What was left of the Thane’s armies came behind. Two years ago the warriors of Gyre had been one of the finest bodies of fighting men in all the lands of the Kilkry Bloods, but the unremitting carnage since then had consumed their strength as surely as a fire loosed upon a drought-struck forest. In the end virtually every able-bodied man—and many of the women—of the Black Road had taken to the field at Kan Avor, drawn not just from Gyre but from every Blood: still they had been outnumbered by more than three to one. Now barely fifteen hundred men remained, a battered rearguard for the flight of the Black Road into the north.

The man who rode up to join his Thane was as bruised and weary as all the rest. His helm was dented, the ring mail on his chest stained with blood, his round shield notched and half split where an axe had found a lucky angle. Still, this man bore himself well and his eyes retained a glint of vigour. He nudged his horse through the crowds and leaned close to Avann.
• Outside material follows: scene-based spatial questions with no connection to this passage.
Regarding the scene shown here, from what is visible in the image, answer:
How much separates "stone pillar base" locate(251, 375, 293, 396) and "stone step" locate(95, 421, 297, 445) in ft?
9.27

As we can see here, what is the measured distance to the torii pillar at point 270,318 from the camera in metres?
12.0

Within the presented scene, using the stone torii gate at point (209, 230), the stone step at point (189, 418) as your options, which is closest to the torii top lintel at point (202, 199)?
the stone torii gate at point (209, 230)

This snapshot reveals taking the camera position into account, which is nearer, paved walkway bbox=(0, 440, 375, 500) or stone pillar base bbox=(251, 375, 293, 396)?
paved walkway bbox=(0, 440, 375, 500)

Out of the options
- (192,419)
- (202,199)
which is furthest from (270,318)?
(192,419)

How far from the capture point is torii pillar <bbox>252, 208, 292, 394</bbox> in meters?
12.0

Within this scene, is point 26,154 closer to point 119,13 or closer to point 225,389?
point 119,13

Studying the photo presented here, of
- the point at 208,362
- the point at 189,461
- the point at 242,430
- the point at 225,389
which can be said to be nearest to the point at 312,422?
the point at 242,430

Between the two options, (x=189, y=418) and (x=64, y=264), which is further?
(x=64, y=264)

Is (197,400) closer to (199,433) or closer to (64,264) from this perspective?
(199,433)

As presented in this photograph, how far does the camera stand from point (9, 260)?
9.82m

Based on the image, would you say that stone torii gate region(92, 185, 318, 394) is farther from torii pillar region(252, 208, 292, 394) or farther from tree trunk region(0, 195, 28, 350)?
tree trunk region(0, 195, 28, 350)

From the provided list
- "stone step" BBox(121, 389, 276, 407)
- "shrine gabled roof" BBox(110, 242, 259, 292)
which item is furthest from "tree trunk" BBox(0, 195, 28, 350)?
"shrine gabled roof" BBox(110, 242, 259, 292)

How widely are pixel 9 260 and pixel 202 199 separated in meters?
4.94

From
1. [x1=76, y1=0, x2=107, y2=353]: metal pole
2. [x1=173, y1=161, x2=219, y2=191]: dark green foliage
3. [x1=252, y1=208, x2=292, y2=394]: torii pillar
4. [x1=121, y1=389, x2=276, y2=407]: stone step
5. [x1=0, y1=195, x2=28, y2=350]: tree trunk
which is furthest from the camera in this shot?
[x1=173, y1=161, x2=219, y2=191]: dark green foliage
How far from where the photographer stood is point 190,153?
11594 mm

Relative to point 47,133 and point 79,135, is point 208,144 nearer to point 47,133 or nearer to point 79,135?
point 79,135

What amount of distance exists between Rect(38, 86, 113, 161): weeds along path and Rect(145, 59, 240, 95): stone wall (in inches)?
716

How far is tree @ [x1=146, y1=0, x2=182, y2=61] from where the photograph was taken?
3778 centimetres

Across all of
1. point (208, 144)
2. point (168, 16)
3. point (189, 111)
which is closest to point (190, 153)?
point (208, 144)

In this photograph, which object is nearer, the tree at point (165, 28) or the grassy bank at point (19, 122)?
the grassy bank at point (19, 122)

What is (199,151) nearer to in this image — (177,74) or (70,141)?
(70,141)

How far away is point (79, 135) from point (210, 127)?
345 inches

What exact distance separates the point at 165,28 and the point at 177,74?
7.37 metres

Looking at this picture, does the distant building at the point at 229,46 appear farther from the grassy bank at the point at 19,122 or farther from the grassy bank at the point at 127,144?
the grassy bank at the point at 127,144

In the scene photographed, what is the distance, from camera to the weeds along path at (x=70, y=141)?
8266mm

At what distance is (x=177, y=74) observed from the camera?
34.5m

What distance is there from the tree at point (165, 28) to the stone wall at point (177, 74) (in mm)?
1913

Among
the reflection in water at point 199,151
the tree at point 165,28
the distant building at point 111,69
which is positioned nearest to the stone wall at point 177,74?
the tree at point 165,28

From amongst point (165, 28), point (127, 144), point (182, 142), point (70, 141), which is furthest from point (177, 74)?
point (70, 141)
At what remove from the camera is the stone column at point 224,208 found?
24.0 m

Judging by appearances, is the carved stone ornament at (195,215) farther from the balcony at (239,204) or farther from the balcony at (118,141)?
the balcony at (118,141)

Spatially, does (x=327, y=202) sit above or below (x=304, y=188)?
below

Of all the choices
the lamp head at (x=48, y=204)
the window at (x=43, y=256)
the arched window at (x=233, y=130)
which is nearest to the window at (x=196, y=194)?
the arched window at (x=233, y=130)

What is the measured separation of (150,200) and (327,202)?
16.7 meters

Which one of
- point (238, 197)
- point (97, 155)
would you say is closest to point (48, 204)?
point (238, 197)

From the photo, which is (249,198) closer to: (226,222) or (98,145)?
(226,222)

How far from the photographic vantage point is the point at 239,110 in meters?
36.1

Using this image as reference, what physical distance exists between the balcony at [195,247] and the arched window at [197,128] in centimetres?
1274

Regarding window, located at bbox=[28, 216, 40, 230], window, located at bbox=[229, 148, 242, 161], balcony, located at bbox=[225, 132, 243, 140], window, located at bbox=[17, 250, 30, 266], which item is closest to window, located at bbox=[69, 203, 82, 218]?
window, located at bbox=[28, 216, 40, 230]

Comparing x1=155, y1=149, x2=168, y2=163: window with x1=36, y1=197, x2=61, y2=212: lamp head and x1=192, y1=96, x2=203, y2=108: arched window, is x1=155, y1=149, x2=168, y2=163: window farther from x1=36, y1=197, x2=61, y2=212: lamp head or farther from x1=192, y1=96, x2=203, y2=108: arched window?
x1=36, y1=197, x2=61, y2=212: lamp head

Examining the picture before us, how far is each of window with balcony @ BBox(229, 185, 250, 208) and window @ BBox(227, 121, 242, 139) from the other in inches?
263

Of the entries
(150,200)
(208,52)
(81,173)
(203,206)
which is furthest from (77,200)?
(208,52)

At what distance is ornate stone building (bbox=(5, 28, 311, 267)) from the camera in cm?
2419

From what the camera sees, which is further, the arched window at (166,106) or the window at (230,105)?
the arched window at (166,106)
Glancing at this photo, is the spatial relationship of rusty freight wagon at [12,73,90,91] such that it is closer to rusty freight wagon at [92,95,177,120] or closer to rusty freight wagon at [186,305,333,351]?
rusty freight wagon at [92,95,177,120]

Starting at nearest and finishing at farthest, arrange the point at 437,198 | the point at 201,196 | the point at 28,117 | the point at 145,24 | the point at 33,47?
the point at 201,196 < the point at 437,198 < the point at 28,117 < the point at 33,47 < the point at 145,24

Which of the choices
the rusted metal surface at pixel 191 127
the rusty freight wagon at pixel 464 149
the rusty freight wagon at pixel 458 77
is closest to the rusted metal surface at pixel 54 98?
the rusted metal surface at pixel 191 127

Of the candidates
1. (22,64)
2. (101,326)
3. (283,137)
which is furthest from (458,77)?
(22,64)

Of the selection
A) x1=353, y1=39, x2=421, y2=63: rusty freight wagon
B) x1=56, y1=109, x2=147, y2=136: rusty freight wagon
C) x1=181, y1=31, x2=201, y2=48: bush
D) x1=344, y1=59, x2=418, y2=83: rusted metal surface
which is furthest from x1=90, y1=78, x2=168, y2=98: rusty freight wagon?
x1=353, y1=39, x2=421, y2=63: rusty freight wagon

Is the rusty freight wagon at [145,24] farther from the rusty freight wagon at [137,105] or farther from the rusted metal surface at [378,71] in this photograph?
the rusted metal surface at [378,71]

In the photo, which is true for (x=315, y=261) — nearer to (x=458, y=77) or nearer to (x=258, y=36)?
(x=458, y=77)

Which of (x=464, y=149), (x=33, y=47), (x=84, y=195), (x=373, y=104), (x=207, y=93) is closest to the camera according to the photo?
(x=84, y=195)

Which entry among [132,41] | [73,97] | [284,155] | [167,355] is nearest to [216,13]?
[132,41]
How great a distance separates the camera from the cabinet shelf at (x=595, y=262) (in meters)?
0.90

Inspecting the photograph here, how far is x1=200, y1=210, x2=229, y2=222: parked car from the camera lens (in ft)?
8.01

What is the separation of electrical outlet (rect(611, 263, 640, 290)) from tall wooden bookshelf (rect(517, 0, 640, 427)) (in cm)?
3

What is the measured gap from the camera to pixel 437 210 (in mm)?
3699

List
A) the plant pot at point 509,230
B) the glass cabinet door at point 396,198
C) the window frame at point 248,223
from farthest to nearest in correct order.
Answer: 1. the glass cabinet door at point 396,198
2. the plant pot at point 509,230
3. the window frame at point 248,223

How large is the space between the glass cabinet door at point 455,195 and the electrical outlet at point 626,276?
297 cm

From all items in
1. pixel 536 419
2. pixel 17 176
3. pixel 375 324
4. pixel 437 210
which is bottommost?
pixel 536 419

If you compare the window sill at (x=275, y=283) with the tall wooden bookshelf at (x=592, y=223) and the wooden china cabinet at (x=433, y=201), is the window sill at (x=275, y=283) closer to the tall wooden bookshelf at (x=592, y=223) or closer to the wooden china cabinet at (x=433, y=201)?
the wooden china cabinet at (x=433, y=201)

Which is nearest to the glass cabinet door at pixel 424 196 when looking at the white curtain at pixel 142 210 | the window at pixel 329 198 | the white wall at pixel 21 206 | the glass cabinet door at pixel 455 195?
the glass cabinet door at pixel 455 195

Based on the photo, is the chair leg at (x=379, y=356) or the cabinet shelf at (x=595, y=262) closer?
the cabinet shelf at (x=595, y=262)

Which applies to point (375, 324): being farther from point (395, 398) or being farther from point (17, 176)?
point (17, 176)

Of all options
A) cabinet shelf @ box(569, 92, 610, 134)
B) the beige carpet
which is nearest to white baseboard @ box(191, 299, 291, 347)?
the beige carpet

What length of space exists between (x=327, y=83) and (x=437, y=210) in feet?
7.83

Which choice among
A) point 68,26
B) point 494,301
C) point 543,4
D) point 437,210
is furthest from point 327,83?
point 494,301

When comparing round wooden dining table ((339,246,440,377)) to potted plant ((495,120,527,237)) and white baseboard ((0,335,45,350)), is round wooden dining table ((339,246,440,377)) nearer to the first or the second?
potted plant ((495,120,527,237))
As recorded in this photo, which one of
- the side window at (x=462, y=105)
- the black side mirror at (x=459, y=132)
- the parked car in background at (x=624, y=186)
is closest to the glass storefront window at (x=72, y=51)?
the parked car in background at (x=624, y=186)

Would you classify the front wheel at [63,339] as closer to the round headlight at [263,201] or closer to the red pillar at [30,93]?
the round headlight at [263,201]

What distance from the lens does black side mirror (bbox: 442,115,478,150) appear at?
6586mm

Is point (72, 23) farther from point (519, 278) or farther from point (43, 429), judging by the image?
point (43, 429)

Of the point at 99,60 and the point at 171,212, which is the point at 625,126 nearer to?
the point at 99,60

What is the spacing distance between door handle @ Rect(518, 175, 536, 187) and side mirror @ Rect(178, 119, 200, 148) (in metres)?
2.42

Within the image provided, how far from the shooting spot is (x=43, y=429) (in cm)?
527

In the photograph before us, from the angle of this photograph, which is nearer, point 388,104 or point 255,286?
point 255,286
‘Lord,’ he said softly, ‘it is Tegric.’

Avann stirred, but did not raise his head or open his eyes.

‘My scouts have come up, lord,’ the warrior continued. ‘The enemy draw near. Kilkry horsemen are no more than an hour or two adrift of us. Behind them, spearmen of Haig-Kilkry. They will bring us to bay before we are clear of the Vale.’

The Thane of Gyre spat bloodily.

‘Whatever awaits us was decided long ago,’ he murmured. His voice was thin and weak. ‘We cannot fear what is written in the Last God’s book.’